“So Joseph answered Pharaoh, saying, ‘It is not in me; God will give Pharaoh an answer of peace.’” – Genesis 41:16
Through a series of twists and turns, betrayals, prison, and slavery, Joseph ended up giving policy advice to the ruler of the Egyptian empire (Gen. 41:37). If you’ve heard his story before, then you’ve probably been reading it pretty passively – you know there is a happy ending. But, I urge you to take a step back and consider how extraordinary this is: a foreign boy sold into slavery is now Pharaoh’s right hand man. That’s God, y’all.

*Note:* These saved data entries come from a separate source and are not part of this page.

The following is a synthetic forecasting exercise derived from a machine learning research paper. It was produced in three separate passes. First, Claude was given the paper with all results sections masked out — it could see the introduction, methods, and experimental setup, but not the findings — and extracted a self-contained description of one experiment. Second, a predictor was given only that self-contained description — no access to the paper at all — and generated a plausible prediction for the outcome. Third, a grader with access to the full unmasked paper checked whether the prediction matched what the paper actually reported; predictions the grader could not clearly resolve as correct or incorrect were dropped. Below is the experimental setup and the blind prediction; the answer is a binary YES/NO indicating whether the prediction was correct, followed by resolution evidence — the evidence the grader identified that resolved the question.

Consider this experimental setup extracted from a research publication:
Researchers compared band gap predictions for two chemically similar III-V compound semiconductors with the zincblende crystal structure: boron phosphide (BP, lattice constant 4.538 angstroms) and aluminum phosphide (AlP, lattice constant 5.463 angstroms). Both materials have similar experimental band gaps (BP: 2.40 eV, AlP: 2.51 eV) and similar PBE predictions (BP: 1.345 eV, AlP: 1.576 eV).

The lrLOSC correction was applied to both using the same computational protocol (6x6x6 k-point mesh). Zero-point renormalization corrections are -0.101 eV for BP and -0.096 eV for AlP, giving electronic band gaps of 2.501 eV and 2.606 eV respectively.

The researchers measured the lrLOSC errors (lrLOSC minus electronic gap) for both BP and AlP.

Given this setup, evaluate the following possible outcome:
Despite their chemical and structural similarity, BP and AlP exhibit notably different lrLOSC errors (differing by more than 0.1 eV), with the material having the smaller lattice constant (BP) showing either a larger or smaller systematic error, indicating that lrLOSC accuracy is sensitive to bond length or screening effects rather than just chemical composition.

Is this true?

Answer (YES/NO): YES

If a reporter came up to Joseph though and asked him what the secret is to his success, Joseph would say: God. He could easily take the credit for his successful interpretation of Pharaoh’s dreams in order to appear confident and competent before the King. I mean, when I present something to my boss, I take the credit, even though I fully know that the reason I am successful is because God is in me and He is the one feeding my mind with wisdom. That’s the difference between Joseph and I – on my performance reviews, it says that Yelena did this and that, but to the King, Joseph was “a man in whom is the Spirit of God” (Gen. 41:38). It was the same for Daniel (Dan. 2:28-30; 47) and Moses. These men all did valiant, big things in the name of God.
That promise is given to you too: a woman who excels in her work will stand before kings; she will not stand before unknown men (Proverbs 22:29). When I read this though, two questions come to mind: (1) how do I excel? and (2) kings? really?.
First, the excelling thing. I could write a book about this, but the bottom line is this: do everything to the glory of God (1 Cor. 10:31). Give credit where it’s due (Acts 3:12). Without God, we are nothing. It is because of His great mercy that we are alive today. When our priorities align with God, He blesses the work of our hands (Deut. 28:12; Ps. 90:17). Because when you dedicate something to God, blessings arise.
Second, kings. People notice quality and proficiency. Whether you’re a janitor or a political adviser to the President, when you do good work, it will be noticed – by your peers, superiors and anyone who takes the time to look. Your teachers or bosses may not always comment on it, but trust me, they notice. When it comes time to grades, raises, or promotions, your efforts will be recognized.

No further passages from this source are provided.